Next, we evaluate the control effects on the aerodynamic efficiency (i.e. lift-to-drag ratio) of the airfoil, which is typically expressed as the ratio between lift and drag coefficients. The lift and drag coefficients are defined as $C_l = f_l/(bq)$ and $C_d = f_d/(bq)$ , respectively, where we denote $b$ as spanwise width, whereas $f_l/b$ as the lift force per unit length, $f_d/b$ as the drag force per unit length and $q$ as the free stream dynamic pressure ( $q = {1}/{2} \rho U^2_{\infty }$ ). Note that the $f_l/b$ and $f_d/b$ are calculated by integrating wall-shear stress and the pressure force around the wing section and projecting them on the directions parallel and perpendicular to the incoming flow, respectively. To investigate the contributions of the drag coefficient $C_d$ , we further decompose it into skin-friction drag $C_{d,f} = f_{d,f}/(bq)$ and pressure drag $C_{d,p} = f_{d,p}/(bq)$ .

Table 3 summarizes the values of the integrated lift ( $C_l$ ), integrated skin-friction ( $C_{d,f}$ ), and pressure ( $C_{d,p}$ ) contributions to the total drag ( $C_d$ ) and the aerodynamic efficiency ( $L/D = C_l / C_d$ ) for the cases considered in the present study. Note that as the $C_l$ for case Ref1 is approximately $0$ and thus $L/D \approx 0$ , whereas the OC1 and BL1 increase and decrease the $C_l$ by a magnitude of $O(10^{-3})$ , respectively, which is a minor change. We therefore focus on the modification of $C_d$ for those cases. Uniform blowing applied on the suction side reduces the friction drag force thus reduces the $C_{d,f}$ while increasing the $C_{d,p}$ , which is also reported by Atzori et al. (Reference Atzori, Vinuesa, Fahland, Stroh, Gatti, Frohnapfel and Schlatter2020). Consequently, case BL1 does not change the $C_d$ and case BL2 increase the $C_d$ by $2.8\,\%$ with respect to the uncontrolled case. However, applying OC on the suction side (case OC1 and OC2) reduces both $C_{d,f}$ and $C_{d,p}$ simultaneously. The resulting reductions in $C_d$ are $6.8\,\%$ and $5.1\,\%$ for case OC1 and OC2, respectively, being similar to the effects of applying body-force damping on the suction side.
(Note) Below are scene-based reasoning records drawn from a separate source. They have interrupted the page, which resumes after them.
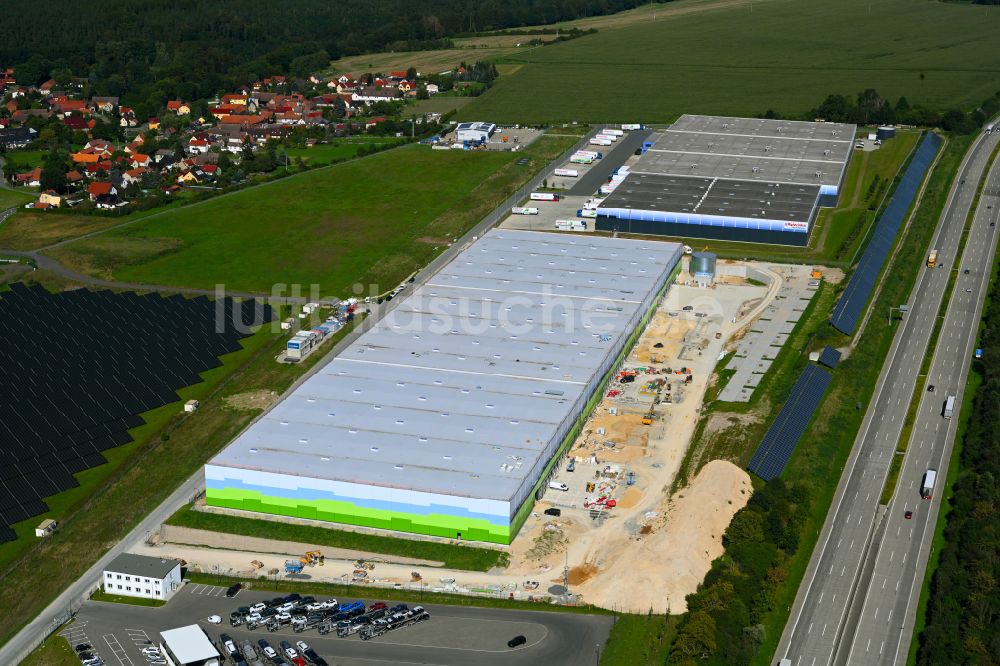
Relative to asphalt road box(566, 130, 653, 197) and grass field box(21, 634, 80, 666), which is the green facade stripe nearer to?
grass field box(21, 634, 80, 666)

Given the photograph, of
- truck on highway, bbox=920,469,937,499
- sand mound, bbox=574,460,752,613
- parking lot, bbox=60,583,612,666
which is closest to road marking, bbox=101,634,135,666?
parking lot, bbox=60,583,612,666

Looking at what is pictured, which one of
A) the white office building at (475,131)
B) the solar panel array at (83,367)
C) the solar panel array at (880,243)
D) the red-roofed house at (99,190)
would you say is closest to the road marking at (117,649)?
the solar panel array at (83,367)

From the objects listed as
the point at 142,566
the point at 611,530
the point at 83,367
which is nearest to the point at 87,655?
the point at 142,566

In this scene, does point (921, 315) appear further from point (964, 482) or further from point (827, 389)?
point (964, 482)

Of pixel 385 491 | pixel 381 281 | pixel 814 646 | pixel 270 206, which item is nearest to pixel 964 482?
pixel 814 646

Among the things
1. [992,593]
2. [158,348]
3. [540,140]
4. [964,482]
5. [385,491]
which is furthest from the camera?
[540,140]

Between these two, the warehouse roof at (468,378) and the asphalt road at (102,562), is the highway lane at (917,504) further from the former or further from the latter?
A: the asphalt road at (102,562)

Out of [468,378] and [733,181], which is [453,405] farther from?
[733,181]
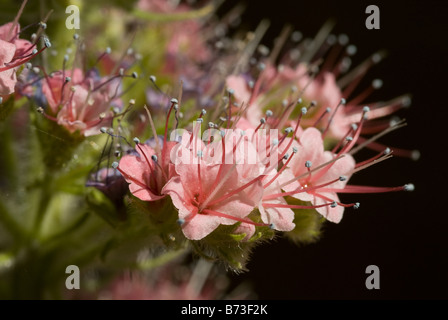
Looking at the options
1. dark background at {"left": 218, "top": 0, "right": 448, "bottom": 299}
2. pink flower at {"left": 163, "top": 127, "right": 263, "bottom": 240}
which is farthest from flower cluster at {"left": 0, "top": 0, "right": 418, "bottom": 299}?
dark background at {"left": 218, "top": 0, "right": 448, "bottom": 299}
Table 3. Integrated lift ( $C_l$ ), integrated skin-friction ( $C_{d,f}$ ), and pressure ( $C_{d,p}$ ) contributions to the total drag ( $C_d$ ), and the aerodynamic efficiency ( $L/D$ ) for the cases considered in the present study. The values in the parentheses report the relative changes obtained by control.

4.1. Mean velocity profile

Figure 4 depict the inner-scaled mean wall-tangential velocity profiles $U^{+}_t$ at $x/c = 0.75$ on the suction side of the wing sections, respectively. Stronger APGs are known to enhance the wake region in inner-scaled profiles (Spalart & Watmuff Reference Spalart and Watmuff1993; Monty et al. Reference Monty, Harun and Marusic2011). This effect remains evident in the uncontrolled cases at $x/c=0.75$ , where case Ref2 exhibits a higher pressure gradient ( $\beta = 3.4$ ) than Ref1 ( $\beta = 0.45$ ). Note that the stronger APG results in a steeper slope in the very incipient overlap region found there (Spalart & Watmuff Reference Spalart and Watmuff1993).

Opposition control causes a significant downward shift in the viscous sublayer and an increase in $U^+_{t}$ starting from $y^{+}_{n} \approx 7$ , becoming more pronounced with increasing APG intensity. Choi et al. (Reference Choi, Moin and Kim1994) related this shift with the displacement of the so-called virtual origin. However, due to the complex history effects of the APGs studied here, it remains challenging to conclusively evaluate this impact in the current study (Atzori et al. Reference Atzori, Vinuesa, Stroh, Gatti, Frohnapfel and Schlatter2021). The prominent wake region is further intensified by the OC due to the different reduction in $u_{\tau }$ at the various streamwise locations.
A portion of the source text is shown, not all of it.